In paediatric patients, endoscopy allows doctors to see the gastrointestinal mucosa (mucous lining) of the gastrointestinal (GI) tract and biopsy abundant sites.3

Types of endoscopic procedures

Upper endoscopy - The Doctor uses an endoscope with a camera attached to see the lining of the upper GI tract. This includes the mouth, oesophagus, stomach and small intestine.

Ileocolonoscopy - a test to look at the end of the small bowel and colon (large bowel) for anything abnormal. This is used for confirmation on ruling out a condition or diagnosis. 

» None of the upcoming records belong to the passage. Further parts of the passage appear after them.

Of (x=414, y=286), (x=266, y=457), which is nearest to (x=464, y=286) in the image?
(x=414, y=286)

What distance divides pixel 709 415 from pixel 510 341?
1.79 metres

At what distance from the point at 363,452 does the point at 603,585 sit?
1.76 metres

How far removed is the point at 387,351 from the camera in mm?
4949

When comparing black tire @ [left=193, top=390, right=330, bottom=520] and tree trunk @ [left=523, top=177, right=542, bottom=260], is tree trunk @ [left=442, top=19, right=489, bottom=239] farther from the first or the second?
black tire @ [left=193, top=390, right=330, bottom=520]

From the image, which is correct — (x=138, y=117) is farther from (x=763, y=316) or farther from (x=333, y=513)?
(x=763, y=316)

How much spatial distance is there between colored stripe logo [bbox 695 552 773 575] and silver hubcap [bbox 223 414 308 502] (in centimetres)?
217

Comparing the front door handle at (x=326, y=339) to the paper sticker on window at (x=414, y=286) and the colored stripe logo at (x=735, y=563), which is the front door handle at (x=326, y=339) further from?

Capsule Endoscopy (small bowel) - This is also known as a ‘pillcam’ and includes ingesting a capsule, which helps to find abnormalities within the small bowel. This is part of the GI tract, between the stomach and large bowel.

(Device-assisted) Balloon-assisted enteroscopy - Insertion of a long endoscope with attached camera and light, to analyse the oesophagus, stomach and deep small intestine, allowing for diagnosis and treatment. It also allows, in the small intestine, bowel and relevant areas to introduce air inside to allow for dilation of the area for a better view. Furthermore, it allows water for clearing the intestine or instruments for other procedures.

Endoscopic ultrasound (rare in paediatrics) - A Combination of an ultrasound and an endoscope to look at the upper GI tract. The endoscope has an ultrasound probe on its end. Ultrasound scans use high-frequency sound waves to create an image of the body and the area being examined.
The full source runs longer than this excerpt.